-- Problem details --
Collect every line below that contains the string "bottom". Case counts.

-- Dataset records --
## begin
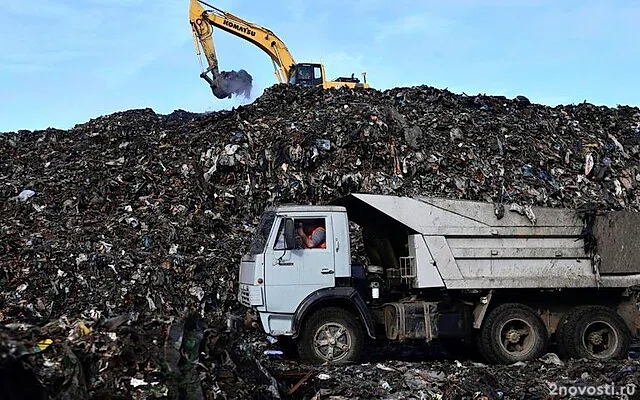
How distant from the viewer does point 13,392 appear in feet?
17.1

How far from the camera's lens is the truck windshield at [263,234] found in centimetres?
893

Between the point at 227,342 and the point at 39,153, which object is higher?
the point at 39,153

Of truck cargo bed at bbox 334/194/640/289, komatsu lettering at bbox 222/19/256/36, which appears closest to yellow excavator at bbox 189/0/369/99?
komatsu lettering at bbox 222/19/256/36

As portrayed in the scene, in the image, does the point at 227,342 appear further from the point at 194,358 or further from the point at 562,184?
the point at 562,184

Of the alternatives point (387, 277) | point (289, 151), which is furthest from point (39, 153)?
point (387, 277)

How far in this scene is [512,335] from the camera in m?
9.34

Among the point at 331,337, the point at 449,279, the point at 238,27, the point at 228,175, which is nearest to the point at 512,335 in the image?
the point at 449,279

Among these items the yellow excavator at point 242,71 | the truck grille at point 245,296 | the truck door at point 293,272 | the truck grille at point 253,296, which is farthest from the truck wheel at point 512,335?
the yellow excavator at point 242,71

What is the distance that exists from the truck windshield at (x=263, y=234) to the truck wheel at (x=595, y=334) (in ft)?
12.7

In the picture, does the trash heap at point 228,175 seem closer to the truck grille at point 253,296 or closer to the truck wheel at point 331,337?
the truck grille at point 253,296

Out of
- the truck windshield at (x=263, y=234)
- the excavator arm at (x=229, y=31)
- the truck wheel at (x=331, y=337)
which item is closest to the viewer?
the truck wheel at (x=331, y=337)

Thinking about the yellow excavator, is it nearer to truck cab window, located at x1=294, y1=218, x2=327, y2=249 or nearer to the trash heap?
the trash heap

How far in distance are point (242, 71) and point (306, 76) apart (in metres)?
1.73

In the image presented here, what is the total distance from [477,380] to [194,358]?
9.96 feet
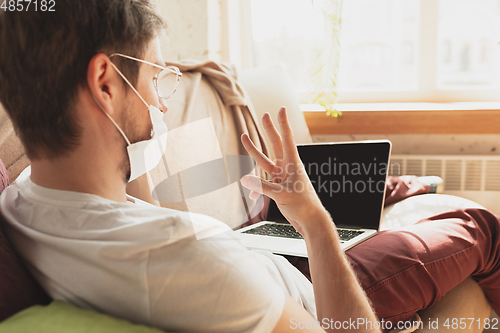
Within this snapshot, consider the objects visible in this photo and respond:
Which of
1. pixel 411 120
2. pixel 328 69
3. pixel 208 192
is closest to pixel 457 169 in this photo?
pixel 411 120

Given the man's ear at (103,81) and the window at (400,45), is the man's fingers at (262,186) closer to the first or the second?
the man's ear at (103,81)

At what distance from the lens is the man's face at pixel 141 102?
67 cm

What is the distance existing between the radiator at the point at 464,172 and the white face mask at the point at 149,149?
1505 millimetres

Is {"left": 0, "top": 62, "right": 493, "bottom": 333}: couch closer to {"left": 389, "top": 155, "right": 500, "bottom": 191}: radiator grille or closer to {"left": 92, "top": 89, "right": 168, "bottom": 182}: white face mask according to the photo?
{"left": 92, "top": 89, "right": 168, "bottom": 182}: white face mask

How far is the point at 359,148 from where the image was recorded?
1.46m

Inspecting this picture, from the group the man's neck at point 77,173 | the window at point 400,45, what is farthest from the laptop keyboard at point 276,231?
the window at point 400,45

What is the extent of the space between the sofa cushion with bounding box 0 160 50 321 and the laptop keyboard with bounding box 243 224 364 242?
0.76 m

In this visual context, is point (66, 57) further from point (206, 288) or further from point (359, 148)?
point (359, 148)

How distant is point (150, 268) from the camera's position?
0.54 meters

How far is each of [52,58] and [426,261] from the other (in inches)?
37.3

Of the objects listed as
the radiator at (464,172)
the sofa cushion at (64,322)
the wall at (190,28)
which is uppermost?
the wall at (190,28)

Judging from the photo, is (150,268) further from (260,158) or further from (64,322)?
(260,158)

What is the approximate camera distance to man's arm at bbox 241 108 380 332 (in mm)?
744

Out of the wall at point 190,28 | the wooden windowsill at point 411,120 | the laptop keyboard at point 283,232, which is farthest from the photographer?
the wall at point 190,28
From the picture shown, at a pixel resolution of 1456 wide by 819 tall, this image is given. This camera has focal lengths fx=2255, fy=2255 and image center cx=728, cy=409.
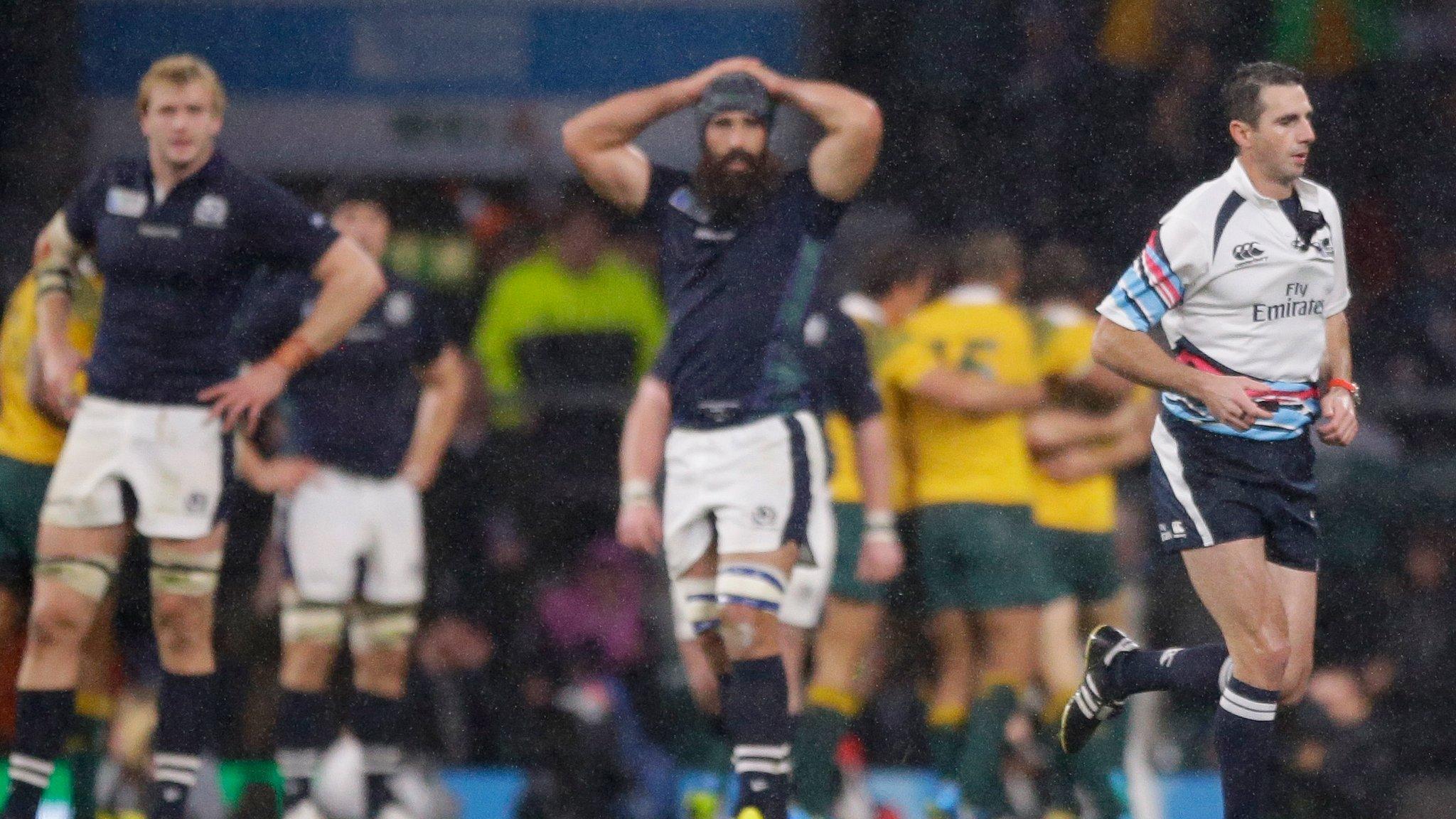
## end
-- Solution below --
Is {"left": 0, "top": 62, "right": 493, "bottom": 333}: couch closer to {"left": 389, "top": 155, "right": 500, "bottom": 191}: radiator grille or closer to {"left": 92, "top": 89, "right": 168, "bottom": 182}: white face mask according to the photo?
{"left": 92, "top": 89, "right": 168, "bottom": 182}: white face mask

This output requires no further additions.